> _What to work on_:
a – Answer these questions about the email, one per line, marked as they are:
(i) On what date and at what time was it sent?
(ii) What version number does the patch named in its subject line carry?
(iii) In TC 2, how many tasks are affine to cpu1?
b – Please update the email from "On Mon, Jul" through "current pelt implementation.", writing "PELT" wherever "pelt" appears.

::: Document section

Date: Tue, 14 Jul 2015 07:59:23 +0800
From: Yuyang Du <yuyang.du@intel.com>
To: Dietmar Eggemann <dietmar.eggemann@arm.com>
Cc: "mingo@kernel.org" <mingo@kernel.org>,
        "peterz@infradead.org" <peterz@infradead.org>,
        "linux-kernel@vger.kernel.org" <linux-kernel@vger.kernel.org>,
        "pjt@google.com" <pjt@google.com>,
        "bsegall@google.com" <bsegall@google.com>,
        Morten Rasmussen <Morten.Rasmussen@arm.com>,
        "vincent.guittot@linaro.org" <vincent.guittot@linaro.org>,
        "len.brown@intel.com" <len.brown@intel.com>,
        "rafael.j.wysocki@intel.com" <rafael.j.wysocki@intel.com>,
        "fengguang.wu@intel.com" <fengguang.wu@intel.com>,
        "boqun.feng@gmail.com" <boqun.feng@gmail.com>,
        "srikar@linux.vnet.ibm.com" <srikar@linux.vnet.ibm.com>
Subject: Re: [PATCH v9 2/4] sched: Rewrite runnable load and utilization
 average tracking
Message-ID: <20150713235923.GJ5197@intel.com>
References: <1435018085-7004-1-git-send-email-yuyang.du@intel.com>
 <1435018085-7004-3-git-send-email-yuyang.du@intel.com>
 <55A3F097.8040101@arm.com>
MIME-Version: 1.0
Content-Type: text/plain; charset=us-ascii
Content-Disposition: inline
In-Reply-To: <55A3F097.8040101@arm.com>
User-Agent: Mutt/1.5.21 (2010-09-15)
Sender: linux-kernel-owner@vger.kernel.org
Content-Length: 6411
Lines: 159

Hi Dietmar,

On Mon, Jul 13, 2015 at 06:08:39PM +0100, Dietmar Eggemann wrote:
> Hi Yuyang,
> 
> I did some testing of your new pelt implementation.
> 
> TC 1: one nice-0 60% task affine to cpu1 in root tg and 2 nice-0 20%
> periodic tasks affine to cpu1 in a task group with id=3 (one hierarchy).
> 
> TC 2: 10 nice-0 5% tasks affine to cpu1 in a task group with id=3 (one
> hierarchy).
> 
> and compared the results (the se (tasks and tg representation for cpu1),
> cfs_rq and tg related pelt signals) with the current pelt implementation.

::::::
::: Supplied information

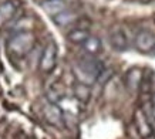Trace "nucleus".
I'll list each match as a JSON object with an SVG mask.
<instances>
[{
  "mask_svg": "<svg viewBox=\"0 0 155 139\" xmlns=\"http://www.w3.org/2000/svg\"><path fill=\"white\" fill-rule=\"evenodd\" d=\"M44 118H46L48 124L58 125L63 121V111H61V108L57 105L56 102H51V104H48L47 107L44 108Z\"/></svg>",
  "mask_w": 155,
  "mask_h": 139,
  "instance_id": "obj_8",
  "label": "nucleus"
},
{
  "mask_svg": "<svg viewBox=\"0 0 155 139\" xmlns=\"http://www.w3.org/2000/svg\"><path fill=\"white\" fill-rule=\"evenodd\" d=\"M90 36H91V34H90L88 30H85V28H73V30L67 34V38H68L70 43L81 44V46H83Z\"/></svg>",
  "mask_w": 155,
  "mask_h": 139,
  "instance_id": "obj_11",
  "label": "nucleus"
},
{
  "mask_svg": "<svg viewBox=\"0 0 155 139\" xmlns=\"http://www.w3.org/2000/svg\"><path fill=\"white\" fill-rule=\"evenodd\" d=\"M53 20H54V23L58 24V26H68L70 23H73L75 20V13H73V11H61V13H58L57 16H54L53 17Z\"/></svg>",
  "mask_w": 155,
  "mask_h": 139,
  "instance_id": "obj_13",
  "label": "nucleus"
},
{
  "mask_svg": "<svg viewBox=\"0 0 155 139\" xmlns=\"http://www.w3.org/2000/svg\"><path fill=\"white\" fill-rule=\"evenodd\" d=\"M142 81H144V74H142L141 68H137V67H132L127 71L125 74V84H127L128 89L131 91H137V89L141 88Z\"/></svg>",
  "mask_w": 155,
  "mask_h": 139,
  "instance_id": "obj_7",
  "label": "nucleus"
},
{
  "mask_svg": "<svg viewBox=\"0 0 155 139\" xmlns=\"http://www.w3.org/2000/svg\"><path fill=\"white\" fill-rule=\"evenodd\" d=\"M83 48H84V51L88 54V56L95 57L100 51H101L103 44H101V40H100L98 37H95V36H90V37L85 40L84 44H83Z\"/></svg>",
  "mask_w": 155,
  "mask_h": 139,
  "instance_id": "obj_9",
  "label": "nucleus"
},
{
  "mask_svg": "<svg viewBox=\"0 0 155 139\" xmlns=\"http://www.w3.org/2000/svg\"><path fill=\"white\" fill-rule=\"evenodd\" d=\"M148 139H155V138H154V136H151V138H148Z\"/></svg>",
  "mask_w": 155,
  "mask_h": 139,
  "instance_id": "obj_15",
  "label": "nucleus"
},
{
  "mask_svg": "<svg viewBox=\"0 0 155 139\" xmlns=\"http://www.w3.org/2000/svg\"><path fill=\"white\" fill-rule=\"evenodd\" d=\"M43 7H44V10H46L47 13L53 14V16H57L58 13L64 11V10H63L64 6L61 3V0H48L47 3L43 5Z\"/></svg>",
  "mask_w": 155,
  "mask_h": 139,
  "instance_id": "obj_14",
  "label": "nucleus"
},
{
  "mask_svg": "<svg viewBox=\"0 0 155 139\" xmlns=\"http://www.w3.org/2000/svg\"><path fill=\"white\" fill-rule=\"evenodd\" d=\"M108 38H110V44H111V47H113L114 50L120 51V53L127 51L128 47H130V38H128V34L124 31V28H121V27L113 28V30L110 31Z\"/></svg>",
  "mask_w": 155,
  "mask_h": 139,
  "instance_id": "obj_5",
  "label": "nucleus"
},
{
  "mask_svg": "<svg viewBox=\"0 0 155 139\" xmlns=\"http://www.w3.org/2000/svg\"><path fill=\"white\" fill-rule=\"evenodd\" d=\"M104 70L105 67L103 63L93 56L81 57L73 65V73H74L77 81L80 84L88 85V87H91L95 81H98Z\"/></svg>",
  "mask_w": 155,
  "mask_h": 139,
  "instance_id": "obj_1",
  "label": "nucleus"
},
{
  "mask_svg": "<svg viewBox=\"0 0 155 139\" xmlns=\"http://www.w3.org/2000/svg\"><path fill=\"white\" fill-rule=\"evenodd\" d=\"M33 46H34V36L30 31L17 33L16 36L10 38L9 44H7L10 53H13L14 56L19 57L26 56L28 51L33 48Z\"/></svg>",
  "mask_w": 155,
  "mask_h": 139,
  "instance_id": "obj_2",
  "label": "nucleus"
},
{
  "mask_svg": "<svg viewBox=\"0 0 155 139\" xmlns=\"http://www.w3.org/2000/svg\"><path fill=\"white\" fill-rule=\"evenodd\" d=\"M74 97L81 102H87L91 97V87L78 82L74 88Z\"/></svg>",
  "mask_w": 155,
  "mask_h": 139,
  "instance_id": "obj_12",
  "label": "nucleus"
},
{
  "mask_svg": "<svg viewBox=\"0 0 155 139\" xmlns=\"http://www.w3.org/2000/svg\"><path fill=\"white\" fill-rule=\"evenodd\" d=\"M134 43H135L137 50L141 53L155 51V34L152 31H148V30L138 31L134 38Z\"/></svg>",
  "mask_w": 155,
  "mask_h": 139,
  "instance_id": "obj_4",
  "label": "nucleus"
},
{
  "mask_svg": "<svg viewBox=\"0 0 155 139\" xmlns=\"http://www.w3.org/2000/svg\"><path fill=\"white\" fill-rule=\"evenodd\" d=\"M57 44L54 41H50L47 46L44 47V50L40 57V70L43 73H51L53 70L56 68L57 64Z\"/></svg>",
  "mask_w": 155,
  "mask_h": 139,
  "instance_id": "obj_3",
  "label": "nucleus"
},
{
  "mask_svg": "<svg viewBox=\"0 0 155 139\" xmlns=\"http://www.w3.org/2000/svg\"><path fill=\"white\" fill-rule=\"evenodd\" d=\"M16 9H17V6L14 5L13 2H5L0 6V26L13 19Z\"/></svg>",
  "mask_w": 155,
  "mask_h": 139,
  "instance_id": "obj_10",
  "label": "nucleus"
},
{
  "mask_svg": "<svg viewBox=\"0 0 155 139\" xmlns=\"http://www.w3.org/2000/svg\"><path fill=\"white\" fill-rule=\"evenodd\" d=\"M135 125H137V131H138V134H140L141 138L148 139L152 136V126L150 124V119L147 118V115L141 109H138L135 112Z\"/></svg>",
  "mask_w": 155,
  "mask_h": 139,
  "instance_id": "obj_6",
  "label": "nucleus"
}]
</instances>
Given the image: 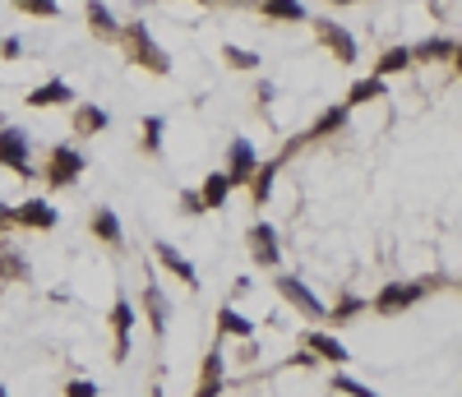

::::::

> _Answers to the exercise_:
a –
(i) Tue, 14 Jul 2015, 07:59:23 +0800
(ii) v9
(iii) 10

b –
On Mon, Jul 13, 2015 at 06:08:39PM +0100, Dietmar Eggemann wrote:
> Hi Yuyang,
> 
> I did some testing of your new PELT implementation.
> 
> TC 1: one nice-0 60% task affine to cpu1 in root tg and 2 nice-0 20%
> periodic tasks affine to cpu1 in a task group with id=3 (one hierarchy).
> 
> TC 2: 10 nice-0 5% tasks affine to cpu1 in a task group with id=3 (one
> hierarchy).
> 
> and compared the results (the se (tasks and tg representation for cpu1),
> cfs_rq and tg related PELT signals) with the current PELT implementation.